I'm trying to declare some constant data structures in my code, ideally without having to declare subelements (this is a follow-on from a previous question about multiple lists of strings: different length arrays) ... as per my previous question I can get it to work by declaring bits individually, but can't declare it all in one go.

I should add, I need a pointer to the data structure (the pointer will be in a different linker section so I can discover them automatically)...

This works...

struct cpl {
    int x;
    char *a;
    char *b;
    char *list[];
};

const struct cpl one = { 1, "thisa", "thisb", { "one", "two", NULL }};
const struct cpl *xx = &one;

But this generates an error about non-static initialisation of a flexible array member..

const struct cpl *xx = &(const struct cpl){ 2, "thisa", "thisb", { "new", "item", "here", NULL } };

I suspect the answer (assuming it is possible) is similar to before, by adding some kind of casting to it, but I've tried everything I can think of.

In this case I probably can get by with the first version, but I'd rather not if I can avoid it.

Any help appreciated.

Answer 1

Flexible array members were probably intended to mainly be used for dynamic memory allocation, but there's nothing saying that they can't be used in other contexts. However, they cannot be initialized and that is the problem here. It may be possible to initialize them through some gcc extension.

Which in turn means you can't declare a const struct with internal linkage and use a flexible array member at the same time, because there is then no standard way to assign a value to it. If we could live with not having it const and internal linkage both at once and instead only access it through a const qualified pointer, there are some possible dirty work-arounds... what follows next in this answer isn't really recommended practice.

If we replace the struct with a union allocating enough memory, then put an anonymous struct inside that union, then it is probably well-defined (or at least implementation-defined behavior) to use it.

typedef union {
  struct
  {
    int x;
    char *a;
    char *b;
    char *list[];
  };
  unsigned char lots_of_memory[100];
} cpl;

Initialize everything but the flexiable array member (and by all means keep internal linkage if we fancy):

static cpl one = { .x=1, .a="thisa", .b="thisb" };

Init the flexible array member in run-time:

memcpy(one.list, (char*[]){ "one", "two", NULL }, sizeof(char*[3]));

Only access this through a const qualified pointer, as replacement for the lost const-ness:

const cpl *xx = &one;

Full program:

#include <string.h>
#include <stdio.h>

typedef union {
  struct
  {
    int x;
    char *a;
    char *b;
    char *list[];
  };
  unsigned char lots_of_memory[100];
} cpl;

int main (void)
{
  static cpl one = { .x=1, .a="thisa", .b="thisb" };
  memcpy(one.list, (char*[]){ "one", "two", NULL }, sizeof(char*[3]));
  const cpl *xx = &one;

  for(size_t i=0; xx->list[i]!=NULL; i++)
  {
    puts(xx->list[i]);
  }
}

Quite ugly but I can't really come up with any reasons why this code would not be well-defined. (If someone does, please leave a comment.)

Answer 2

In drafts of the upcoming C standard and in GCC 13.1 and later, you can use static in the compound literal.

Failing that, a way to declare the structure you want is to overlay the structure in a union with another structure that has a regular array.
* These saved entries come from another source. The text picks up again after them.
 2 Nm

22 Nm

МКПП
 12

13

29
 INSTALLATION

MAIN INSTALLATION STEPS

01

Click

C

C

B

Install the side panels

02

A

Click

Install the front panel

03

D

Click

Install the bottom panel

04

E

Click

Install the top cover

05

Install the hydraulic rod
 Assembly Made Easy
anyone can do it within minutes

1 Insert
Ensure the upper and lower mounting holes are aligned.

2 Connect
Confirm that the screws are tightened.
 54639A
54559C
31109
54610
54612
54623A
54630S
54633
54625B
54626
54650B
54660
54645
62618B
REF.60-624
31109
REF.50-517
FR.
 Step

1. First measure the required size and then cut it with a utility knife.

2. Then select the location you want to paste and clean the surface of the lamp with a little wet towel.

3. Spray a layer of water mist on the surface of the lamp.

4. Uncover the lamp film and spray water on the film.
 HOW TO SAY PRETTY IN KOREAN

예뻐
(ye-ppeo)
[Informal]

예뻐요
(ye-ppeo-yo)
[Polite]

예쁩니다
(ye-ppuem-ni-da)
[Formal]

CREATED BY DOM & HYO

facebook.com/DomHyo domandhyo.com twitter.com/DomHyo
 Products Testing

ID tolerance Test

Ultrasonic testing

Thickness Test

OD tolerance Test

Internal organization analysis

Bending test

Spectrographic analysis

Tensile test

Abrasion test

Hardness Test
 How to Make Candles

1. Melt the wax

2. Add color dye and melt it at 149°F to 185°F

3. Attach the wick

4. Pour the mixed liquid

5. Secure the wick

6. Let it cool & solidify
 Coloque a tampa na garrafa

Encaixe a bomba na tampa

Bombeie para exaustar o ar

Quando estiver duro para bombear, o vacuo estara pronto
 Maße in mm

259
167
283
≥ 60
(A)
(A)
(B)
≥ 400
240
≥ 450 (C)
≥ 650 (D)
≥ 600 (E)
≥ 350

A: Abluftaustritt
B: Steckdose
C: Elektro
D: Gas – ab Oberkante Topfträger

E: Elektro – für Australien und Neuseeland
This is almost fully defined by the C standard:

#include <stdlib.h>

//  Define a macro that lays out the structure members.
#define cplTemplate(n)  \
    int x; char *a; char *b; char *list[n]

//  Declare struct cpl to be the structure with a flexible array member.
struct cpl { cplTemplate(); };

//  Declare a function to provide a dummy use of the pointer.
void bar(const struct cpl *);

void foo(void)
{
    /*  There are several ideas here:

            We create a const union compound literal.

            The first member of the union, a, is a structure with a normal
            array member.  The second member of the union, b, is a struct cpl,
            with a flexible array member.

            We initialize the first member of the union.

            Then we take the address ("&" before the compound literal) of the
            b member (".b" after the compound literal).
    */
    const struct cpl *xx = & (const union {
        struct { cplTemplate(3); } a;
        struct cpl                 b;
        }) { .a = { 1, "thisa", "thisb", { "one", "two", NULL } } } .b;

    /*  Pass xx to bar to avoid the compiler complaining about an unused
        variable.
    */
    bar(xx);
}

The part that is not defined is that a compiler might lay out the two structures differently. However, normal general-purpose compilers will lay them out identically, except for the trailing bytes. Notably, their corresponding members will have the same offsets, so reinterpreting the structures through the union will yield the desired behavior.